## Problems to work on
• a. Reproduce the passage on retirement saving and debt reduction word for word, from "I recommend a" to "you can afford.", inclusive.
• b. Write the next part of the passage on retirement saving and debt reduction, picking up after its final sentence.

## Quoted passage
.....

    I recommend a hybrid approach. If you have the opportunity to fund a workplace 401k with employer match, then contribute as much as you can to receive the employer match. It makes no sense to pass on that free money, and longer time at compounded interest will grow a fund faster than shorter time and larger contributions. If that isn't an option, then open a Roth account, and fund it with automatic deposits of whatever amount you can afford.
    At the same time, working off a detailed budget, we work at reducing the debt, and creating an emergency savings. The 'snowball' payment method is one that I've found to be effective in creating excitement and motivation in reducing debt. I've found that with most clients finding the money to be able to work on those goals simultaneously isn't hard to do, once we've scoured their spending habits and expenses. Having automated deposits to pay your savings and Roth are also big key steps - what you don't see, you don't miss!

.....

[Scene geometry reasoning data]
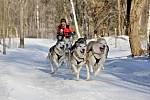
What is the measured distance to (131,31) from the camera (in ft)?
70.5

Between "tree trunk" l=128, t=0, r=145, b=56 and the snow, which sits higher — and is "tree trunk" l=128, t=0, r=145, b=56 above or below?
above

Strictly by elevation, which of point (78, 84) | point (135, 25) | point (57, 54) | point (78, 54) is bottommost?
point (78, 84)

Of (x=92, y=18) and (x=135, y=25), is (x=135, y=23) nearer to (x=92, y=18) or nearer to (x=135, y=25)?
(x=135, y=25)

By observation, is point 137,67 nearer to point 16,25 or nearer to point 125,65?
point 125,65

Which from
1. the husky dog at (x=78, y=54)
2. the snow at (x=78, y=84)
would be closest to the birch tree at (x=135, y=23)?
the snow at (x=78, y=84)

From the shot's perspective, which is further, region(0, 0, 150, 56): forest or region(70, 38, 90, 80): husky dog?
region(0, 0, 150, 56): forest

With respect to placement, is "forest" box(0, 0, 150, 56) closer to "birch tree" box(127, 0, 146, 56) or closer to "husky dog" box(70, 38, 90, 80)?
"birch tree" box(127, 0, 146, 56)

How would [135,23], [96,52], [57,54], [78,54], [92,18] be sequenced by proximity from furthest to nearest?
[92,18] → [135,23] → [57,54] → [96,52] → [78,54]

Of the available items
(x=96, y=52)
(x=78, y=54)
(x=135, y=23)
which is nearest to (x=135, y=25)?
(x=135, y=23)

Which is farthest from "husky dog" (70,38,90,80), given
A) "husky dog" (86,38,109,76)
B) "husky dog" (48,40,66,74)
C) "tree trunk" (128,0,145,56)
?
"tree trunk" (128,0,145,56)

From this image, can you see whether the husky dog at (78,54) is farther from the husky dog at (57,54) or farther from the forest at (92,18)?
the forest at (92,18)

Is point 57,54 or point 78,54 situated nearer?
point 78,54

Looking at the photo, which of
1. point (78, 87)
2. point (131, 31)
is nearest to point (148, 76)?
point (78, 87)

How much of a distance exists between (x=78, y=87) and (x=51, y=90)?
765mm
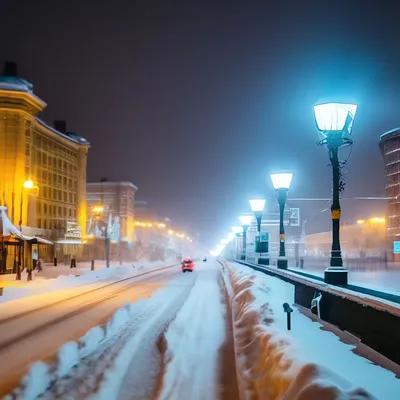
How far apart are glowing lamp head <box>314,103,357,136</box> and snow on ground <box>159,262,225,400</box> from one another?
212 inches

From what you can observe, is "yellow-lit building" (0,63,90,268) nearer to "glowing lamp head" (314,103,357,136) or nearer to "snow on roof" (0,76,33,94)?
"snow on roof" (0,76,33,94)

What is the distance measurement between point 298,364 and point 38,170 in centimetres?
6730

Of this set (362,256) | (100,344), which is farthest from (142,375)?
(362,256)

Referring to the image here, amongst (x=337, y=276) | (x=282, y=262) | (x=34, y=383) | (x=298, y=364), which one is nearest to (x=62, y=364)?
(x=34, y=383)

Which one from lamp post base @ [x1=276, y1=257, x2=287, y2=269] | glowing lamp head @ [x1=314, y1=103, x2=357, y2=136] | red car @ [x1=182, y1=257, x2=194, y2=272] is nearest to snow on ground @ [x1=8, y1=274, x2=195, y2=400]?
glowing lamp head @ [x1=314, y1=103, x2=357, y2=136]

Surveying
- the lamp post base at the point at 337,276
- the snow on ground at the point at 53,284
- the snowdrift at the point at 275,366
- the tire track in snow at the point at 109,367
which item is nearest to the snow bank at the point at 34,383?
the tire track in snow at the point at 109,367

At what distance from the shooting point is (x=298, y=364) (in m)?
5.93

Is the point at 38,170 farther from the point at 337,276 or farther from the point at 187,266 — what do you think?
the point at 337,276

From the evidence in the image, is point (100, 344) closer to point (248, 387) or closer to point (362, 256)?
point (248, 387)

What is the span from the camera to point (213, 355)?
36.9 ft

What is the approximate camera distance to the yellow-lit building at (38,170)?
58.8 m

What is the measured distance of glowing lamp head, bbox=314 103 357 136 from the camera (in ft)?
42.4

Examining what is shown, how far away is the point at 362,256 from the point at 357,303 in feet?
146

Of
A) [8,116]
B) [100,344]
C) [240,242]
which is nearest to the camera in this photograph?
[100,344]
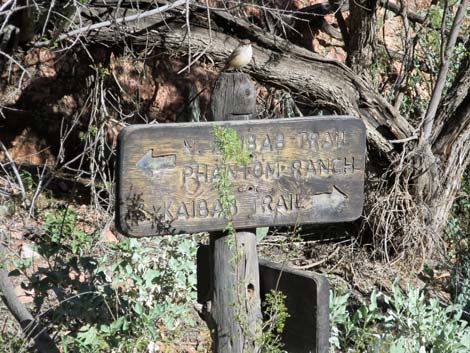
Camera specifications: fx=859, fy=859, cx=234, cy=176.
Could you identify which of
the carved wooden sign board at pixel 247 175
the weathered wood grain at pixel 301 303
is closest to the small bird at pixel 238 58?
the carved wooden sign board at pixel 247 175

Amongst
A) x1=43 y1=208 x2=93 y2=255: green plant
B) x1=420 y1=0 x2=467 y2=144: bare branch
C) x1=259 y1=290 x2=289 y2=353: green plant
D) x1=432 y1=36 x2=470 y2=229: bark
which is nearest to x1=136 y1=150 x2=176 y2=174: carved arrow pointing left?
x1=259 y1=290 x2=289 y2=353: green plant

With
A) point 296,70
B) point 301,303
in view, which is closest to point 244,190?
point 301,303

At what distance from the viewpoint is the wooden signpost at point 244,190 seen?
10.1 feet

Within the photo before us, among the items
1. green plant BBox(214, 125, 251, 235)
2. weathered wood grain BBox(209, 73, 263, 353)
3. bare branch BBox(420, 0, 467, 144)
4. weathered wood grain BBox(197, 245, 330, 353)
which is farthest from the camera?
bare branch BBox(420, 0, 467, 144)

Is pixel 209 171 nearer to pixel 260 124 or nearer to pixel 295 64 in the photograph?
pixel 260 124

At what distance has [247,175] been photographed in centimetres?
319

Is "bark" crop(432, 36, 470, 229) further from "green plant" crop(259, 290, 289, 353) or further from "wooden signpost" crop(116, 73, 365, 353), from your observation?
"green plant" crop(259, 290, 289, 353)

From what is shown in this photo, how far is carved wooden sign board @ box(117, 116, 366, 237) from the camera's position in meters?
3.07

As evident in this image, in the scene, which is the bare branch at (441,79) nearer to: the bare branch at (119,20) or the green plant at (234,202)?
the bare branch at (119,20)

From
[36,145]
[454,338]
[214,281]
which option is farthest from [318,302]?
[36,145]

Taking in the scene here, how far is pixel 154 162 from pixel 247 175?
0.35 meters

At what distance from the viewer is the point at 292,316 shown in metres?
3.27

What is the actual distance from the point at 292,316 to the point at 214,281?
12.9 inches

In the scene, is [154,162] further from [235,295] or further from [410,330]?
[410,330]
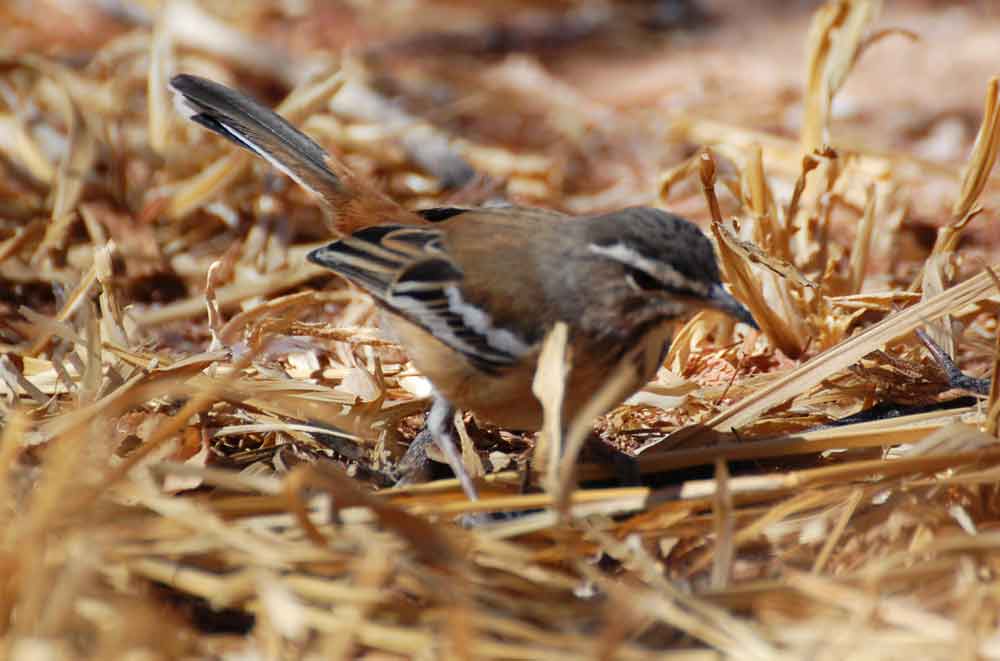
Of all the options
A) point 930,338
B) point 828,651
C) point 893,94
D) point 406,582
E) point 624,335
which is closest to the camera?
point 828,651

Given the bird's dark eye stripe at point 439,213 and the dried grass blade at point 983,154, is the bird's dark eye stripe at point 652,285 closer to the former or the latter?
the bird's dark eye stripe at point 439,213

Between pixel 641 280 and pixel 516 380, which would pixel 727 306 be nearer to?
pixel 641 280

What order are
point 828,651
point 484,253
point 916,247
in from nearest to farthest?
point 828,651, point 484,253, point 916,247

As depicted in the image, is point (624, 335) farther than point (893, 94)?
No

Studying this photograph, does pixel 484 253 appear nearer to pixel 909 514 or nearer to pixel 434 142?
pixel 909 514

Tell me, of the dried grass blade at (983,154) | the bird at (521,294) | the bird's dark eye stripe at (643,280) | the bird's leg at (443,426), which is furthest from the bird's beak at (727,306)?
the dried grass blade at (983,154)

.....

## Exercise responses
• a.
I recommend a hybrid approach. If you have the opportunity to fund a workplace 401k with employer match, then contribute as much as you can to receive the employer match. It makes no sense to pass on that free money, and longer time at compounded interest will grow a fund faster than shorter time and larger contributions. If that isn't an option, then open a Roth account, and fund it with automatic deposits of whatever amount you can afford.

• b.
    I'm certain that you will get several differing opinions and answers to your question, so I'd ask that you really think them over, and work with the answer that feels best to you. Find an adviser that can help you get where you need to be. Thanks for asking!
    Answered on April 1, 2015
  3. 37376 POINTS
    David G. Pipes, CLU®, RICP®PRO
    Business Development Officer, T.D. McNeil Insurance Services, Fresno, California
    Debt comes in various colors. The interest on mortgage debt is a deductible item on your income taxes. Other forms of debt are not deductible. The interest rate charged on some debt is negligible while the cost of other debt can be onerous. Credit card debt comes to mind when I think of high interest rates.

    While I appreciate the thoughts about retiring debt before starting a retirement program, I think it would be wise to discuss this with a tax expert. Taxation can play a vital role in this decision because the contributions to a retirement program receive favored tax treatment, where plain ordinary debt doesn’t.

    It seems to me that the key question is the extent to which the debt is exerting pressure on the family. If it is a small amount and being retired in a systematic manner, I think that starting a retirement program at the same time makes good sense. Don’t forget that what a retirement program needs is time. Shifting capital into retirement early can be quite helpful.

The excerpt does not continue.